BEGIN Data for this exercise

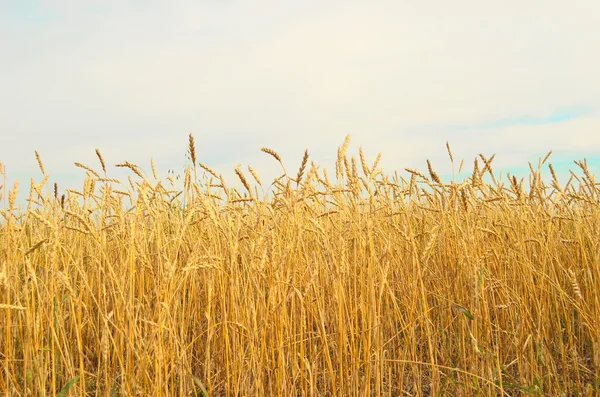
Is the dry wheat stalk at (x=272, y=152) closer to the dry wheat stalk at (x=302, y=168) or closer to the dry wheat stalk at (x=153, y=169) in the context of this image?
the dry wheat stalk at (x=302, y=168)

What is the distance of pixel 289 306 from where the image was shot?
100 inches

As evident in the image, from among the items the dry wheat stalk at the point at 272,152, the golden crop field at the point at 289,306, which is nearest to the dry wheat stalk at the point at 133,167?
the golden crop field at the point at 289,306

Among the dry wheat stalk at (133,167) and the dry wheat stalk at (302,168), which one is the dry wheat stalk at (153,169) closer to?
the dry wheat stalk at (133,167)

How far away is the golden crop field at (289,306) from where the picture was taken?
188cm

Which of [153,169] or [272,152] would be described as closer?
[272,152]

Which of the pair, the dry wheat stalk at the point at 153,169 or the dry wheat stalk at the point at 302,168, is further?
the dry wheat stalk at the point at 153,169

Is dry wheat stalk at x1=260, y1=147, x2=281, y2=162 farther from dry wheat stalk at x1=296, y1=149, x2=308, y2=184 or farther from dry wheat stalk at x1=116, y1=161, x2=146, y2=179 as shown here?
dry wheat stalk at x1=116, y1=161, x2=146, y2=179

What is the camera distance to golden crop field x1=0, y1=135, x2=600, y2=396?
1876 mm

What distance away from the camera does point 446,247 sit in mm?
2746

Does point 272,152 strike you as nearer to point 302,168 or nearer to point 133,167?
point 302,168

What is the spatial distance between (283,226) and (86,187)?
0.90 metres

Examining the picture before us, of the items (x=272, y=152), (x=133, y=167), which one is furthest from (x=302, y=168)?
(x=133, y=167)

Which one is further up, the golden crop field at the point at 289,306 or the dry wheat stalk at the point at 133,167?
the dry wheat stalk at the point at 133,167

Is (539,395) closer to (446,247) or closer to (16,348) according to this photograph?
(446,247)
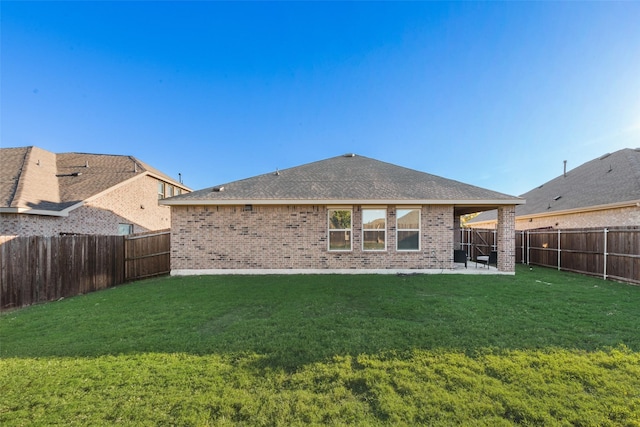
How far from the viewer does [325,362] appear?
3.51 meters

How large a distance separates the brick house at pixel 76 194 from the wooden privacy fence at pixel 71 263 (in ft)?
11.5

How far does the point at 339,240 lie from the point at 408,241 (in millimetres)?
2624

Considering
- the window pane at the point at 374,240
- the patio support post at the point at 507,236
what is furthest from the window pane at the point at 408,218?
the patio support post at the point at 507,236

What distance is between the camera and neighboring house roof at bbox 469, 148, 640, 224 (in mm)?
11867

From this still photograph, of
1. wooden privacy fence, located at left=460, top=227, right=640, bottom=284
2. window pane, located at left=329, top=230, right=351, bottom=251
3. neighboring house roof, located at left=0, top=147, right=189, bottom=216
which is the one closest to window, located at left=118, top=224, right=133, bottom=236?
neighboring house roof, located at left=0, top=147, right=189, bottom=216

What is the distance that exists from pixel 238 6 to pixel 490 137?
15407mm

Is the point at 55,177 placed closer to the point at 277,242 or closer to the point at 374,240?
the point at 277,242

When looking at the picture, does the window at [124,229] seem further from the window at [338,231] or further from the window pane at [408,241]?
the window pane at [408,241]

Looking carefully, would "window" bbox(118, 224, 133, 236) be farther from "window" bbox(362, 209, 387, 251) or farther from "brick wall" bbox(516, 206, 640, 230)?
"brick wall" bbox(516, 206, 640, 230)

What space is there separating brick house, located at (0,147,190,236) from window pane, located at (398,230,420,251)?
1391 centimetres

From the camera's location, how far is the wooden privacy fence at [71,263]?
22.2 ft

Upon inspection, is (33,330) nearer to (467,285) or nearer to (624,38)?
(467,285)

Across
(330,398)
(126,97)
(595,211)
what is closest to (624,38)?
(595,211)

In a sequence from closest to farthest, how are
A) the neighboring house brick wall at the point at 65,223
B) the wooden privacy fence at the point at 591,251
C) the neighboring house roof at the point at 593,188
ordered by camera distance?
1. the wooden privacy fence at the point at 591,251
2. the neighboring house brick wall at the point at 65,223
3. the neighboring house roof at the point at 593,188
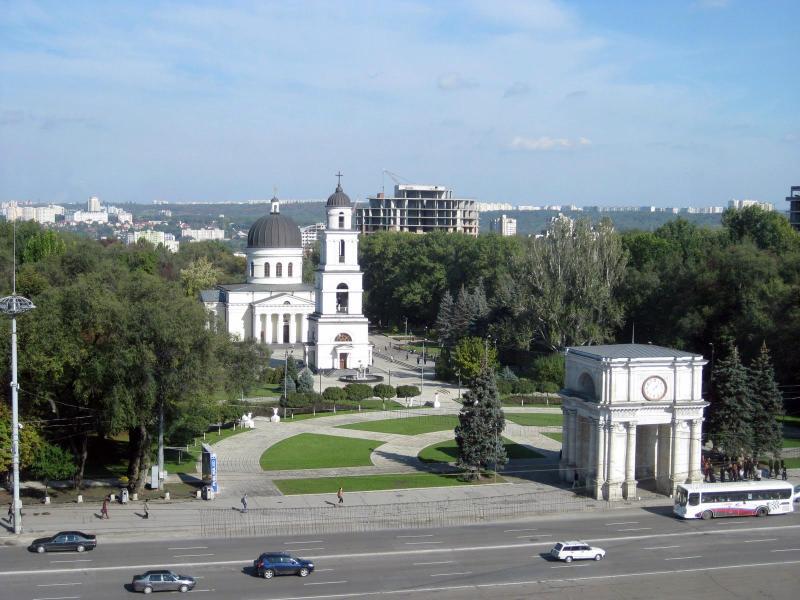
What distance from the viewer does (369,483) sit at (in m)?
46.0

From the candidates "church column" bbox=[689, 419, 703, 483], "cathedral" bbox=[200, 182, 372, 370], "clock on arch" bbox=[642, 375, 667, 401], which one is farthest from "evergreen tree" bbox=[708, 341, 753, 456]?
"cathedral" bbox=[200, 182, 372, 370]

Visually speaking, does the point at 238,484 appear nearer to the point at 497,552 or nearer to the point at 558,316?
the point at 497,552

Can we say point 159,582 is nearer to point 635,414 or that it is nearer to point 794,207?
point 635,414

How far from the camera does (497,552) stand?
35562 mm

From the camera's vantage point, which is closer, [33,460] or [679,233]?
[33,460]

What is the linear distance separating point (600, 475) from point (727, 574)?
1024cm

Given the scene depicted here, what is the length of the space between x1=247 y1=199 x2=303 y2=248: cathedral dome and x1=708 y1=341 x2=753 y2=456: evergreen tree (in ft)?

END Data for this exercise

### What to do
Output every entry verbatim. Pictures do not belong in the copy.

### Output of the exercise
Is the dry wheat stalk at (x=272, y=152) closer to the dry wheat stalk at (x=302, y=168) or closer to the dry wheat stalk at (x=153, y=169) in the context of this image?
the dry wheat stalk at (x=302, y=168)

What is the distance of pixel 289 306 from where the image was shot?
100 inches

As evident in the image, from among the items the dry wheat stalk at the point at 272,152, the golden crop field at the point at 289,306, which is nearest to the dry wheat stalk at the point at 133,167?
the golden crop field at the point at 289,306

Among the dry wheat stalk at (133,167) and the dry wheat stalk at (302,168), which one is the dry wheat stalk at (153,169) closer to?
the dry wheat stalk at (133,167)

How far away is the golden crop field at (289,306) from where the picture was taken?
188cm

Which of [153,169] or [272,152] would be described as closer?
[272,152]

Which of the pair, the dry wheat stalk at the point at 153,169 or the dry wheat stalk at the point at 302,168, is further?
the dry wheat stalk at the point at 153,169

Is dry wheat stalk at x1=260, y1=147, x2=281, y2=162 farther from dry wheat stalk at x1=296, y1=149, x2=308, y2=184 or farther from dry wheat stalk at x1=116, y1=161, x2=146, y2=179 as shown here?
dry wheat stalk at x1=116, y1=161, x2=146, y2=179

What is the camera distance to golden crop field x1=0, y1=135, x2=600, y2=396?
1876 mm

What distance away from the camera does point 446,247 sit in mm?
2746

Does point 272,152 strike you as nearer to point 302,168 or nearer to point 133,167?
point 302,168

What is the spatial distance between (283,226) and (86,187)?
0.90 metres

Examining the picture before us, of the items (x=272, y=152), (x=133, y=167), which one is furthest from (x=302, y=168)?
(x=133, y=167)

Which one is further up, the golden crop field at the point at 289,306 or the dry wheat stalk at the point at 133,167?
the dry wheat stalk at the point at 133,167

Is (539,395) closer to (446,247) or closer to (16,348) according to this photograph?
(446,247)
How far from the viewer does [325,362] appear?
3.51 meters

How large a distance separates the brick house at pixel 76 194 from the wooden privacy fence at pixel 71 263 (in ft)?
11.5

How far does the point at 339,240 lie from the point at 408,241 (in millimetres)?
2624

Considering
- the window pane at the point at 374,240
- the patio support post at the point at 507,236
what is furthest from the window pane at the point at 408,218?
the patio support post at the point at 507,236

What distance is between the camera and neighboring house roof at bbox 469, 148, 640, 224 (in mm)?
11867

From this still photograph, of
1. wooden privacy fence, located at left=460, top=227, right=640, bottom=284
2. window pane, located at left=329, top=230, right=351, bottom=251
3. neighboring house roof, located at left=0, top=147, right=189, bottom=216
which is the one closest to window, located at left=118, top=224, right=133, bottom=236?
neighboring house roof, located at left=0, top=147, right=189, bottom=216

What is the distance that exists from pixel 238 6 to pixel 490 137?
15407mm

Is the point at 55,177 placed closer to the point at 277,242 or closer to the point at 374,240?
the point at 277,242

When looking at the picture, does the window at [124,229] seem further from the window at [338,231] or further from the window pane at [408,241]?
the window pane at [408,241]

Looking carefully, would "window" bbox(118, 224, 133, 236) be farther from "window" bbox(362, 209, 387, 251) or farther from "brick wall" bbox(516, 206, 640, 230)?
"brick wall" bbox(516, 206, 640, 230)

What space is there separating brick house, located at (0,147,190,236) from window pane, located at (398,230,420,251)?
1391 centimetres

From the camera's location, how far is the wooden privacy fence at [71,263]?
22.2 ft

Upon inspection, is (33,330) nearer to (467,285) or nearer to (624,38)?
(467,285)

Across
(330,398)
(126,97)
(595,211)
what is closest to (624,38)?
(595,211)

In a sequence from closest to farthest, how are
A) the neighboring house brick wall at the point at 65,223
B) the wooden privacy fence at the point at 591,251
C) the neighboring house roof at the point at 593,188
ordered by camera distance?
1. the wooden privacy fence at the point at 591,251
2. the neighboring house brick wall at the point at 65,223
3. the neighboring house roof at the point at 593,188
What distance from the viewer does (369,483) sit at (in m)?
46.0

From the candidates "church column" bbox=[689, 419, 703, 483], "cathedral" bbox=[200, 182, 372, 370], "clock on arch" bbox=[642, 375, 667, 401], which one is farthest from "evergreen tree" bbox=[708, 341, 753, 456]?
"cathedral" bbox=[200, 182, 372, 370]

Visually speaking, does the point at 238,484 appear nearer to the point at 497,552 or nearer to the point at 558,316?
the point at 497,552

Can we say point 159,582 is nearer to point 635,414 or that it is nearer to point 794,207?
point 635,414

How far from the camera does (497,552) stand?
35562 mm

From the camera's vantage point, which is closer, [33,460] or [679,233]?
[33,460]

What is the linear distance separating point (600, 475) from point (727, 574)?
1024cm

Given the scene depicted here, what is the length of the space between x1=247 y1=199 x2=303 y2=248: cathedral dome and x1=708 y1=341 x2=753 y2=456: evergreen tree (in ft)?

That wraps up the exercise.